Spatial question records:

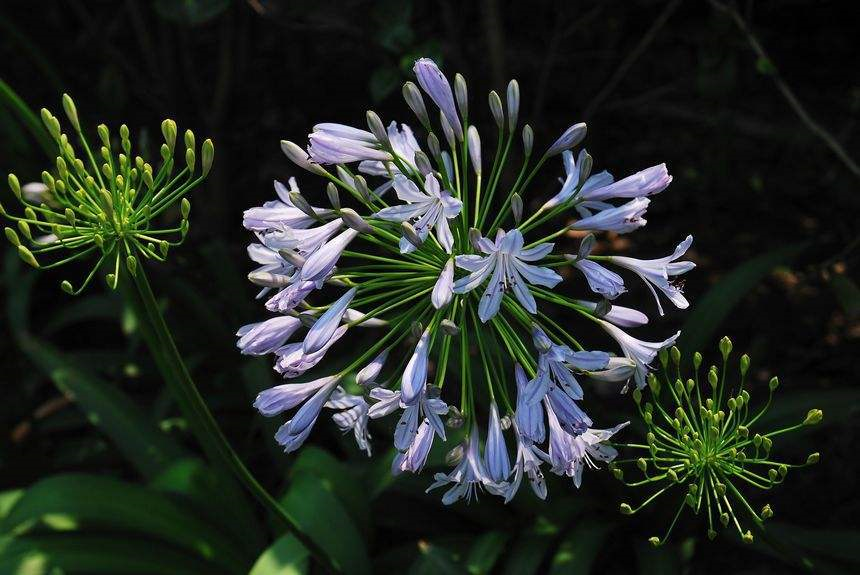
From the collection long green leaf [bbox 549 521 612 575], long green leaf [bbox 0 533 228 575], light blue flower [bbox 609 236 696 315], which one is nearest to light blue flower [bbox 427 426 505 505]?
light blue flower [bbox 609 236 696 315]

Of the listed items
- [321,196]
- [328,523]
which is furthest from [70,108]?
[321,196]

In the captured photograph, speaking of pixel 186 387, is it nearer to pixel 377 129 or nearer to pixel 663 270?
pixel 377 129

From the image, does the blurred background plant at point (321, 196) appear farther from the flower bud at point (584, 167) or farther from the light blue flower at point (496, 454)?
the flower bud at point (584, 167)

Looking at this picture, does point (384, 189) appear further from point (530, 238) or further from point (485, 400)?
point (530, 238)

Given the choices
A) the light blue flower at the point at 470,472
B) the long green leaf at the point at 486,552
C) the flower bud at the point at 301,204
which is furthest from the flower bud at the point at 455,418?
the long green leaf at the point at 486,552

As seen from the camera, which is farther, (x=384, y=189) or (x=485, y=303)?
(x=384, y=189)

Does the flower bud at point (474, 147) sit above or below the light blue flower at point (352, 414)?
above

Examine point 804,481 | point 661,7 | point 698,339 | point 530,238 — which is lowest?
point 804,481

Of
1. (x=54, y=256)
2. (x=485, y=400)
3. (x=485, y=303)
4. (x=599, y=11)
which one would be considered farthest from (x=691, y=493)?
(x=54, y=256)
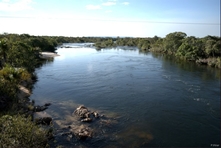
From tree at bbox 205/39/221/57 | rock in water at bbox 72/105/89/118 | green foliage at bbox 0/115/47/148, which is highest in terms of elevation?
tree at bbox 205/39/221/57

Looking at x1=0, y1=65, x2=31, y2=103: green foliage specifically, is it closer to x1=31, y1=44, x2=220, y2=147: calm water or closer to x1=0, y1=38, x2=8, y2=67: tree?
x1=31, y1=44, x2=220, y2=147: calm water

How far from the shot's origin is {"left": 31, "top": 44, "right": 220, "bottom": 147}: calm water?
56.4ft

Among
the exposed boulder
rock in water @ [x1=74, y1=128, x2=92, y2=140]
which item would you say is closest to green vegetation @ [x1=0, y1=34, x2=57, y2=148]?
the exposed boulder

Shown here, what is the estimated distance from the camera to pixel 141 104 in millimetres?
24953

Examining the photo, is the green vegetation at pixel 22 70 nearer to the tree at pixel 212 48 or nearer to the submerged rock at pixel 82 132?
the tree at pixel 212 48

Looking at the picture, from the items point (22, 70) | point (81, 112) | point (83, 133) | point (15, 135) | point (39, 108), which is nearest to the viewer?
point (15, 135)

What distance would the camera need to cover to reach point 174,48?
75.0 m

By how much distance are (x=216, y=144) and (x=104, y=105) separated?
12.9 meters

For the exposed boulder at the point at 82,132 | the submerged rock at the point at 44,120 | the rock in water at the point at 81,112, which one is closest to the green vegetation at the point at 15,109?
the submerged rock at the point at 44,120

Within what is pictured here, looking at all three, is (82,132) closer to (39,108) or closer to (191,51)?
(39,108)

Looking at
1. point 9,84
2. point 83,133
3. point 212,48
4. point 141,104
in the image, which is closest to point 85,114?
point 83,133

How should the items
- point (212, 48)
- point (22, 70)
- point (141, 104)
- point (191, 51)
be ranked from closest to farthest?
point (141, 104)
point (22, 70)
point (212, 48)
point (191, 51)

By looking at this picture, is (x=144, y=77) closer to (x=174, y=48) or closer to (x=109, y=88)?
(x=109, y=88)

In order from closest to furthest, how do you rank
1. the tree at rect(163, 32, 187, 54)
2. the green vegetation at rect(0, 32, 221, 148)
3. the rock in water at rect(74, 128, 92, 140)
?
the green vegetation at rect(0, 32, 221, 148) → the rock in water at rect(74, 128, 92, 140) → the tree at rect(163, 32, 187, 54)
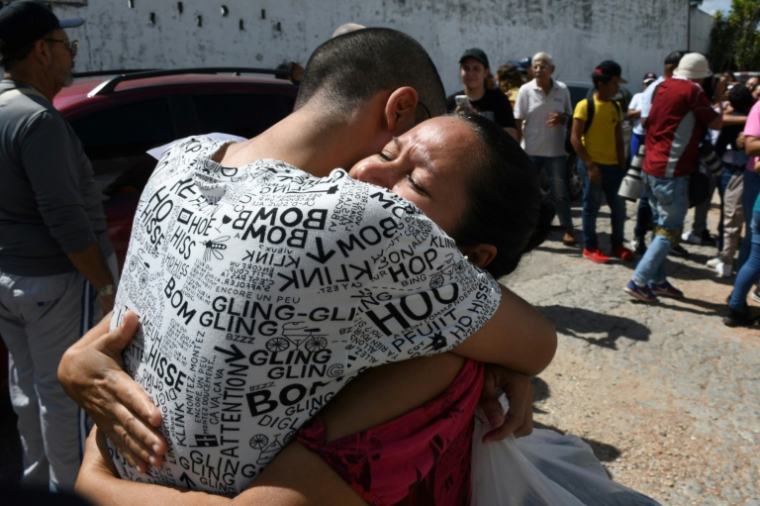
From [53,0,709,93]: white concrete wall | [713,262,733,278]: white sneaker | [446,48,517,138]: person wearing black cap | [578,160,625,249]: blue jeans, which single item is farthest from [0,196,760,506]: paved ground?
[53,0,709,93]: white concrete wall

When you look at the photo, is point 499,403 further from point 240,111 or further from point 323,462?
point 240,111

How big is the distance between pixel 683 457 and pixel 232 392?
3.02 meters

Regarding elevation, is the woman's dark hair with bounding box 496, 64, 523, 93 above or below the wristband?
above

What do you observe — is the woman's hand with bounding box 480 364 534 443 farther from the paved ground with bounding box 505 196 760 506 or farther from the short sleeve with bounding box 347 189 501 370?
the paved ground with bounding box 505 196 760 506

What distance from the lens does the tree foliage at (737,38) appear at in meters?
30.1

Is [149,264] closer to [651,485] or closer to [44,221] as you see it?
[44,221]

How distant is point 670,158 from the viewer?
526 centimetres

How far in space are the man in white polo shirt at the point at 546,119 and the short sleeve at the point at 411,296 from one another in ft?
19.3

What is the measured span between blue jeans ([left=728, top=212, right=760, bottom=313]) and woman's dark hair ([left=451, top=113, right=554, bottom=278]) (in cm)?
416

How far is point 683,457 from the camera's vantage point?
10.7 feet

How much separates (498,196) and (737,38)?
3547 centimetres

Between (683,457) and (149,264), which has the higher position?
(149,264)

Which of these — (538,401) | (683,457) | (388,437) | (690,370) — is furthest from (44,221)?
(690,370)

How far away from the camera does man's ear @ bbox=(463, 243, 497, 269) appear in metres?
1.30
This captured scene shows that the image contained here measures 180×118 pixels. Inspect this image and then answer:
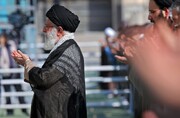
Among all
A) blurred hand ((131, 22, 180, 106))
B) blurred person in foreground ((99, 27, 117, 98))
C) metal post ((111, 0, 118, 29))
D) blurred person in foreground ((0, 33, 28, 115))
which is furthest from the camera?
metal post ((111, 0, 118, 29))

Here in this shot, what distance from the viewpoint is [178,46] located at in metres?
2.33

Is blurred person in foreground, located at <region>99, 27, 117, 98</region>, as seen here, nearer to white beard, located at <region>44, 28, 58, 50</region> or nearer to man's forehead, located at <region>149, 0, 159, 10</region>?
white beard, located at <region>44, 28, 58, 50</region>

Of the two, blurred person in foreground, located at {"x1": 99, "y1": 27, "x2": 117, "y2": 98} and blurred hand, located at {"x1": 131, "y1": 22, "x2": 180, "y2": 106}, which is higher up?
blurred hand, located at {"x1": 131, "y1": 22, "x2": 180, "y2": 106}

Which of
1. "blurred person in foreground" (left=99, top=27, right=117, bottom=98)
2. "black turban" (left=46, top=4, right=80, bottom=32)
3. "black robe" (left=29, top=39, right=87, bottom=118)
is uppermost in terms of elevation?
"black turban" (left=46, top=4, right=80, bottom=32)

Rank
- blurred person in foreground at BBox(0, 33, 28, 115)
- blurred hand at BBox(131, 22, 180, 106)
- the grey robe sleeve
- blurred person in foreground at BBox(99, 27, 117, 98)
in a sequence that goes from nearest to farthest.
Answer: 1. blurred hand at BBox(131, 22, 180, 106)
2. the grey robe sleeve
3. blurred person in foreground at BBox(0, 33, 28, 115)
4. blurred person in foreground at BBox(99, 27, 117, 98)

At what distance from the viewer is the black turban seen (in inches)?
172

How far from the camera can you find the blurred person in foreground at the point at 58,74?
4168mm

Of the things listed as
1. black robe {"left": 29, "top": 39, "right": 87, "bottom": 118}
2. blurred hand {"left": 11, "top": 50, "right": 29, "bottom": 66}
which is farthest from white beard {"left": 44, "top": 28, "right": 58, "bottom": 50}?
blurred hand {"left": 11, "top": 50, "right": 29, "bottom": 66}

• [INSTRUCTIONS FOR THE TASK] Rewrite all of the entries above, changing every "farthest" to "most distant" and keeping everything else the same. Leave the pictures out of your answer.

• [SOLUTION FOR THIS PROBLEM]
From the collection long green leaf [bbox 549 521 612 575], long green leaf [bbox 0 533 228 575], light blue flower [bbox 609 236 696 315], which one is nearest to light blue flower [bbox 427 426 505 505]?
light blue flower [bbox 609 236 696 315]

Of the listed items
- [321,196]
- [328,523]
which is furthest from [70,108]?
[321,196]

In the captured photograph, speaking of pixel 186 387, is it nearer to pixel 377 129 or nearer to pixel 663 270?
pixel 377 129

From the image, does the blurred background plant at point (321, 196) appear farther from the flower bud at point (584, 167) or farther from the light blue flower at point (496, 454)?
the flower bud at point (584, 167)

Looking at this picture, does point (384, 189) appear further from point (530, 238) or further from point (485, 400)?
point (530, 238)

Given the choices
A) the light blue flower at the point at 470,472
B) the long green leaf at the point at 486,552
C) the flower bud at the point at 301,204
which is furthest from the flower bud at the point at 455,418?
the long green leaf at the point at 486,552

As seen from the camera, which is farther, (x=384, y=189) or (x=485, y=303)?
(x=384, y=189)

Does the flower bud at point (474, 147) sit above or below the light blue flower at point (352, 414)?
above

Examine point 804,481 | point 661,7 | point 698,339 | point 530,238 — which is lowest?
point 804,481

Of
1. (x=54, y=256)
2. (x=485, y=400)
3. (x=485, y=303)
4. (x=599, y=11)
which one would be considered most distant from (x=691, y=493)?
(x=54, y=256)
From tree at bbox 205/39/221/57 | rock in water at bbox 72/105/89/118 | green foliage at bbox 0/115/47/148, which is highest in terms of elevation?
tree at bbox 205/39/221/57

Looking at x1=0, y1=65, x2=31, y2=103: green foliage specifically, is it closer to x1=31, y1=44, x2=220, y2=147: calm water or closer to x1=0, y1=38, x2=8, y2=67: tree?
x1=31, y1=44, x2=220, y2=147: calm water

How far from the shot's origin is {"left": 31, "top": 44, "right": 220, "bottom": 147}: calm water?
56.4ft

Among
the exposed boulder
rock in water @ [x1=74, y1=128, x2=92, y2=140]
which item would you say is closest to green vegetation @ [x1=0, y1=34, x2=57, y2=148]?
the exposed boulder

Shown here, what is the estimated distance from the camera to pixel 141 104 in millimetres?
24953

Examining the photo, is the green vegetation at pixel 22 70 nearer to the tree at pixel 212 48 or nearer to the submerged rock at pixel 82 132?
the tree at pixel 212 48

Looking at the picture, from the items point (22, 70) | point (81, 112) | point (83, 133) | point (15, 135) | point (39, 108), which is nearest to the viewer?
point (15, 135)

What distance would the camera need to cover to reach point 174,48?
75.0 m

By how much distance are (x=216, y=144) and (x=104, y=105) separated?
12.9 meters

For the exposed boulder at the point at 82,132 | the submerged rock at the point at 44,120 | the rock in water at the point at 81,112, which one is closest to the green vegetation at the point at 15,109?
the submerged rock at the point at 44,120

Within what is pictured here, looking at all three, is (82,132) closer to (39,108) or closer to (191,51)?
(39,108)

Looking at
1. point 9,84
2. point 83,133
3. point 212,48
4. point 141,104
in the image, which is closest to point 85,114?
point 83,133

How should the items
- point (212, 48)
- point (22, 70)
- point (141, 104)
- point (191, 51)
be ranked from closest to most distant?
point (141, 104)
point (22, 70)
point (212, 48)
point (191, 51)

By looking at this picture, is (x=144, y=77) closer to (x=174, y=48) or closer to (x=109, y=88)?
(x=109, y=88)

In order from closest to furthest, how do you rank
1. the tree at rect(163, 32, 187, 54)
2. the green vegetation at rect(0, 32, 221, 148)
3. the rock in water at rect(74, 128, 92, 140)
?
the green vegetation at rect(0, 32, 221, 148) → the rock in water at rect(74, 128, 92, 140) → the tree at rect(163, 32, 187, 54)
From [53,0,709,93]: white concrete wall | [713,262,733,278]: white sneaker | [446,48,517,138]: person wearing black cap | [578,160,625,249]: blue jeans, which single item is most distant from [0,196,760,506]: paved ground?
[53,0,709,93]: white concrete wall

When you look at the photo, is point 499,403 further from point 240,111 or further from point 323,462?
point 240,111

How big is the distance between pixel 683 457 and pixel 232 392?
3.02 meters

Regarding elevation, is the woman's dark hair with bounding box 496, 64, 523, 93 above or below the wristband?
above

What do you observe — is the woman's hand with bounding box 480 364 534 443 farther from the paved ground with bounding box 505 196 760 506 or farther from the short sleeve with bounding box 347 189 501 370?
the paved ground with bounding box 505 196 760 506

What distance from the lens does the tree foliage at (737,38) appear at in meters?
30.1

Is [149,264] closer to [651,485] or closer to [44,221] as you see it?
[44,221]

How distant is point 670,158 from the viewer?
526 centimetres

How far in space are the man in white polo shirt at the point at 546,119 and the short sleeve at the point at 411,296 from one another in ft?
19.3

What is the measured span between blue jeans ([left=728, top=212, right=760, bottom=313]) and woman's dark hair ([left=451, top=113, right=554, bottom=278]) (in cm)?
416

How far is point 683,457 from the camera's vantage point?
10.7 feet

How much separates (498,196) and (737,38)?
3547 centimetres

Between (683,457) and (149,264), which has the higher position?
(149,264)

Which of these — (538,401) | (683,457) | (388,437) | (690,370) — is furthest from (44,221)?
(690,370)

How far away from the camera does man's ear @ bbox=(463, 243, 497, 269) appear in metres?
1.30
This captured scene shows that the image contained here measures 180×118 pixels. Inspect this image and then answer:
Among all
A) blurred hand ((131, 22, 180, 106))
B) blurred person in foreground ((99, 27, 117, 98))
C) metal post ((111, 0, 118, 29))
D) blurred person in foreground ((0, 33, 28, 115))
which is furthest from the camera?
metal post ((111, 0, 118, 29))

Here in this shot, what distance from the viewpoint is [178,46] located at in metres?
2.33

Is blurred person in foreground, located at <region>99, 27, 117, 98</region>, as seen here, nearer to white beard, located at <region>44, 28, 58, 50</region> or nearer to man's forehead, located at <region>149, 0, 159, 10</region>?
white beard, located at <region>44, 28, 58, 50</region>

Of the two, blurred person in foreground, located at {"x1": 99, "y1": 27, "x2": 117, "y2": 98} and blurred hand, located at {"x1": 131, "y1": 22, "x2": 180, "y2": 106}, which is higher up?
blurred hand, located at {"x1": 131, "y1": 22, "x2": 180, "y2": 106}

Which of
1. "blurred person in foreground" (left=99, top=27, right=117, bottom=98)
2. "black turban" (left=46, top=4, right=80, bottom=32)
3. "black robe" (left=29, top=39, right=87, bottom=118)
is uppermost in terms of elevation?
"black turban" (left=46, top=4, right=80, bottom=32)

Rank
- blurred person in foreground at BBox(0, 33, 28, 115)
- blurred hand at BBox(131, 22, 180, 106)
- the grey robe sleeve
- blurred person in foreground at BBox(99, 27, 117, 98)
in a sequence that goes from nearest to most distant.
Answer: 1. blurred hand at BBox(131, 22, 180, 106)
2. the grey robe sleeve
3. blurred person in foreground at BBox(0, 33, 28, 115)
4. blurred person in foreground at BBox(99, 27, 117, 98)

At what distance from the viewer is the black turban seen (in inches)?
172

How far from the camera can you find the blurred person in foreground at the point at 58,74?
4168mm

Of the things listed as
1. black robe {"left": 29, "top": 39, "right": 87, "bottom": 118}
2. blurred hand {"left": 11, "top": 50, "right": 29, "bottom": 66}
which is most distant from white beard {"left": 44, "top": 28, "right": 58, "bottom": 50}?
blurred hand {"left": 11, "top": 50, "right": 29, "bottom": 66}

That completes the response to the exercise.